5 Myths About Translators
After 10 years in this business, I have come to the realization that there are many myths about translators which, for the most part, are the creation of clients.
Well, I guess it’s time to bust those myths and enlighten our dear clients!
Below are the 5 most widespread myths about translators in the world – yes, in the world; I’m pretty sure this is an international phenomenon.
1- Translators are walking dictionaries.
Sorry to burst your bubble, but we do not know every single technical term out there. We therefore most certainly do not know how to translate it on the spot. Some research (a whole lot of research for that matter) needs to be done, and that takes a lot of time. This is why there is a difference in the rates of general Vs technical translation.

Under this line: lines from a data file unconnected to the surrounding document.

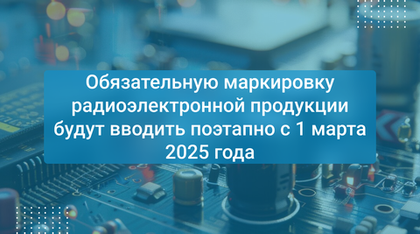 Обязательную маркировку радиоэлектронной продукции будут вводить поэтапно с 1 марта 2025 года
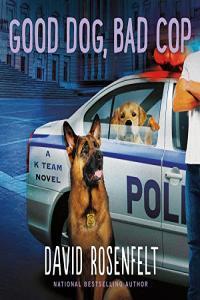 David Rosenfelt Good Dog Bad Cop A K Team Novel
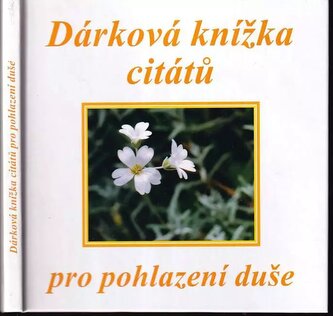 Dárková knížka citátů pro pohlazení duše (, 1998)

2- All translators speak more than 2 languages.
In fact, a good translator can simply speak 2 languages fluently and hold a degree in Translation. So no, we do not speak 5, 6, 7, 10 languages. We’re not supposed to.
3- What translators do is easy.
Whoever thinks that being bilingual is enough to translate must be from out of this planet.
4- Google Translate can replace human translation
Seriously though, if you need a document translated PROFESSIONALLY, Google can never help you with that. Remember, we do study hard for 3, 4, or even 6 years to become translators. We cannot be replaced by a machine translator that spits words out in a flash. It just doesn’t make sense.
5- Translators are not from this Earth. Mistakes do not exist on their planet.
They could be the harshest grammar police out there, but that doesn’t mean they don’t make mistakes themselves, especially in a simultaneous translation setting where the interpreter (simultaneous translator) cannot find the exact equivalent of a word/term/expression.
Fellow translators, any myths you feel need to be debunked? Simply share them in the comments section below!
6- Being a translator does not mean that you are an interpreter
Although I have a degree in Translation and Interpreting, with a major in Advanced Translation, I work as a translator, which does not mean that I am an interpreter. Many people believe that both professions are the same, but they are quite different (method, tools, learning, training, rates, etc.)